- Provided passage:
Home is Where the Health Is

Home is Where the Health Is

This article is reposted from a piece I bylined for Hospital News Canada - published on 29 November, 2018.

Many years ago, when you asked someone what image comes to mind when they think of healthcare, they might have said ‘hospital’, ‘H logo’, ‘red cross’ or ‘stethoscope’. Today, there is a shift towards associating health(care) with the home. This is a return to how healthcare was designed over 100 years ago with midwives and doctors doing house calls. Innovation scholar Clay Christensen elegantly and accurately predicted this phenomenon in his book, The Innovator’s Prescription. Although the book was published a decade ago, his theory of disruption and decentralization stands the test of time, and we are seeing many of his predictions becoming reality for healthcare in this coming decade.

- Description of the task: Return the portion of the healthcare article between "Many years ago, when" and "this coming decade.", inclusive, copied word for word.

- Dataset extract:

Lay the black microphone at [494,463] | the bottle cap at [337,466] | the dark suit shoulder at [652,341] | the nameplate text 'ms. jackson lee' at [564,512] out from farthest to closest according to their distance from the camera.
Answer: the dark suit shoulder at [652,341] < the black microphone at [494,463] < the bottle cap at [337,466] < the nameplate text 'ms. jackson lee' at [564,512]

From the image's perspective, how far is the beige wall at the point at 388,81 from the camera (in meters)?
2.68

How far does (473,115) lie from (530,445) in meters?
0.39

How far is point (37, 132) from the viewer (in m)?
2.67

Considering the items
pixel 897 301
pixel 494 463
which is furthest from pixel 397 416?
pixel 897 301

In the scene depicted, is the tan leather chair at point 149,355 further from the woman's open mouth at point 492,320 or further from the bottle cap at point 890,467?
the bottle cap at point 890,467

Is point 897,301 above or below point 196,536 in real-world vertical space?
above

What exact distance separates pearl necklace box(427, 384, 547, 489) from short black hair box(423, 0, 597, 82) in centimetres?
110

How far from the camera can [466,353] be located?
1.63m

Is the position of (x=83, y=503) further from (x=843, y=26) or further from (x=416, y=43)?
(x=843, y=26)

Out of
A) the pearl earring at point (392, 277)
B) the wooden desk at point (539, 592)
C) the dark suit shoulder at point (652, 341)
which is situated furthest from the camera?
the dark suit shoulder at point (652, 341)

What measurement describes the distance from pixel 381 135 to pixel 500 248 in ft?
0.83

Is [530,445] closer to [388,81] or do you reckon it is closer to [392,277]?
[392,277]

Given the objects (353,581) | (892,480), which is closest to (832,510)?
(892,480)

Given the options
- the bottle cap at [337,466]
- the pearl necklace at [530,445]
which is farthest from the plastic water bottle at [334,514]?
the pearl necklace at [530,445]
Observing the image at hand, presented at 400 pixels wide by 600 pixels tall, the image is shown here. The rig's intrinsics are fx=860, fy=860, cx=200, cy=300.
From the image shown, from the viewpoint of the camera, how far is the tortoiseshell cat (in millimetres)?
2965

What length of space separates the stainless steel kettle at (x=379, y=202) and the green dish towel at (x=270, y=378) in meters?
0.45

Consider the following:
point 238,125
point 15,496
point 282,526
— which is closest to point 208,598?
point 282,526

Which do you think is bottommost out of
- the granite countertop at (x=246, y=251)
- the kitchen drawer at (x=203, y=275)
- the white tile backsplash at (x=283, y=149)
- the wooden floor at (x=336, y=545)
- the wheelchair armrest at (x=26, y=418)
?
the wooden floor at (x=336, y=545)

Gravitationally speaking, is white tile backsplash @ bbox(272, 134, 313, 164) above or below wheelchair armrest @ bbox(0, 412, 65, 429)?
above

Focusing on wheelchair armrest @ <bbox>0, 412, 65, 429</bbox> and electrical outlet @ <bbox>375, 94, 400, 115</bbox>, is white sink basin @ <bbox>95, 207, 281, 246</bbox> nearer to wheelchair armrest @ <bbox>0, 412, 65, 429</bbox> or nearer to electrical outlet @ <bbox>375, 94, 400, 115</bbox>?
* * *
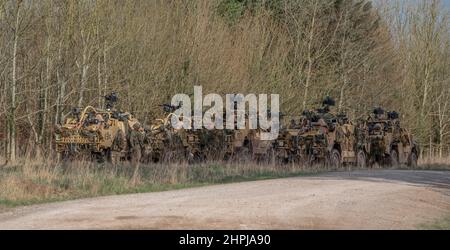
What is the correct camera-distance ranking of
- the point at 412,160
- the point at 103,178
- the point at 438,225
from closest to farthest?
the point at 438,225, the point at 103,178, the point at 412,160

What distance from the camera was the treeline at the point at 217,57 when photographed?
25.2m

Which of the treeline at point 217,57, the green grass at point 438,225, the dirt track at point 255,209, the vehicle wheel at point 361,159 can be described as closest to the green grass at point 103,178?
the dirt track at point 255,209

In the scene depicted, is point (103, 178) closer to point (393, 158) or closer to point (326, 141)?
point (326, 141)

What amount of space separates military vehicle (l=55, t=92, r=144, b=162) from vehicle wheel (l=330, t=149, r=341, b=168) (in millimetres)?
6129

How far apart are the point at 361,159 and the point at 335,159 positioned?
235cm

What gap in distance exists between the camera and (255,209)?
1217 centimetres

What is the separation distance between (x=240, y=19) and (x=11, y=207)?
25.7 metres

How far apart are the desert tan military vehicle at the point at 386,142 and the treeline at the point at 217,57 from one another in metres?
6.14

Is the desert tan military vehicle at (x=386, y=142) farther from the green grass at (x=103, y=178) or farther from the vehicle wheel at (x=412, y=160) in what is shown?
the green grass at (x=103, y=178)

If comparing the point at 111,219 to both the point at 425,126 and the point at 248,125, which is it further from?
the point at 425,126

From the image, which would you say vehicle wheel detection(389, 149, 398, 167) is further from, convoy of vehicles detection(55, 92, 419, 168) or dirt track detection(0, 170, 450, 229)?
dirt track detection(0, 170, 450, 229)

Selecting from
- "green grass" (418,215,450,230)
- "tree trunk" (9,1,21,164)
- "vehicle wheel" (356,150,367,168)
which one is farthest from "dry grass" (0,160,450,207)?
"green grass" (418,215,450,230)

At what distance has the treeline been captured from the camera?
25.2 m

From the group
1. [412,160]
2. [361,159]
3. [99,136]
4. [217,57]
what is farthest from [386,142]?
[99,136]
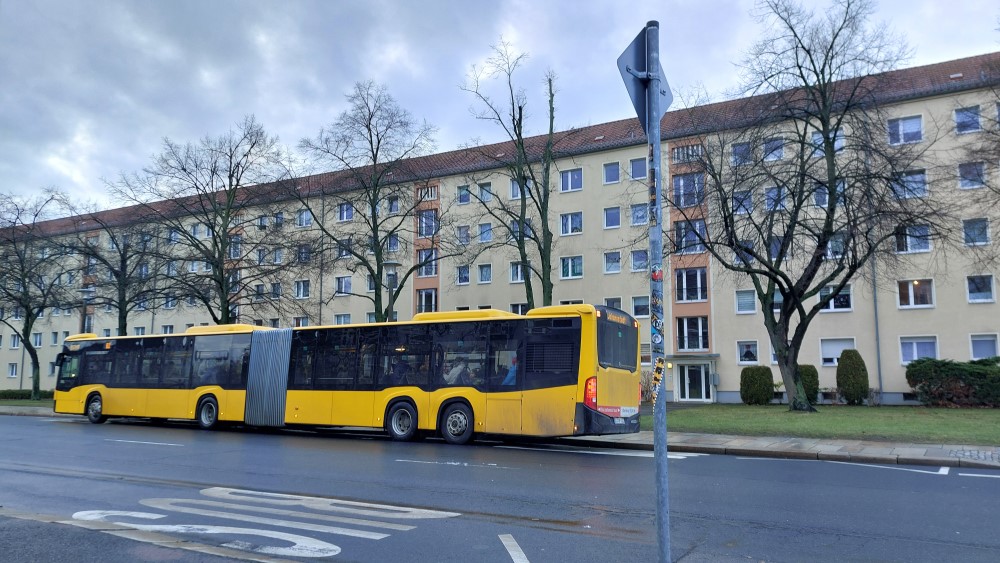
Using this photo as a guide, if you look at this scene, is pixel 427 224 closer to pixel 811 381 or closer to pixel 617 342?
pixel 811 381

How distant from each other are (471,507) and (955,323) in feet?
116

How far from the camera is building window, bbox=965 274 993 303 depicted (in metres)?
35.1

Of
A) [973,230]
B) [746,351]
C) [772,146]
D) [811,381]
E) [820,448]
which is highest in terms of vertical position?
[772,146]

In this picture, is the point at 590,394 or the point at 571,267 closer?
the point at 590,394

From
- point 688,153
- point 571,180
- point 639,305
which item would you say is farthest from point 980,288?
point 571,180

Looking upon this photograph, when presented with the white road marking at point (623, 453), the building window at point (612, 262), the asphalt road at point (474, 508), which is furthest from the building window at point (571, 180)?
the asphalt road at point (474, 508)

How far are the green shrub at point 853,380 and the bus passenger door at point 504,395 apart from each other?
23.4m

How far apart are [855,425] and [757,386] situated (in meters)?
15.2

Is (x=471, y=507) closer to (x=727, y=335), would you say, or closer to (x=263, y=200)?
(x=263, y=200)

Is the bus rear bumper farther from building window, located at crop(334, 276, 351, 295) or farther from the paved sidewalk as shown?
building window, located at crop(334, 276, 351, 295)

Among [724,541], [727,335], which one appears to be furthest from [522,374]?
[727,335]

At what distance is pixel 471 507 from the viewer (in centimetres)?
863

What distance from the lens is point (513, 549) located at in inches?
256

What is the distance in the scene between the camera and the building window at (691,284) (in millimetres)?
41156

- Solution to the problem:
Many years ago, when you asked someone what image comes to mind when they think of healthcare, they might have said ‘hospital’, ‘H logo’, ‘red cross’ or ‘stethoscope’. Today, there is a shift towards associating health(care) with the home. This is a return to how healthcare was designed over 100 years ago with midwives and doctors doing house calls. Innovation scholar Clay Christensen elegantly and accurately predicted this phenomenon in his book, The Innovator’s Prescription. Although the book was published a decade ago, his theory of disruption and decentralization stands the test of time, and we are seeing many of his predictions becoming reality for healthcare in this coming decade.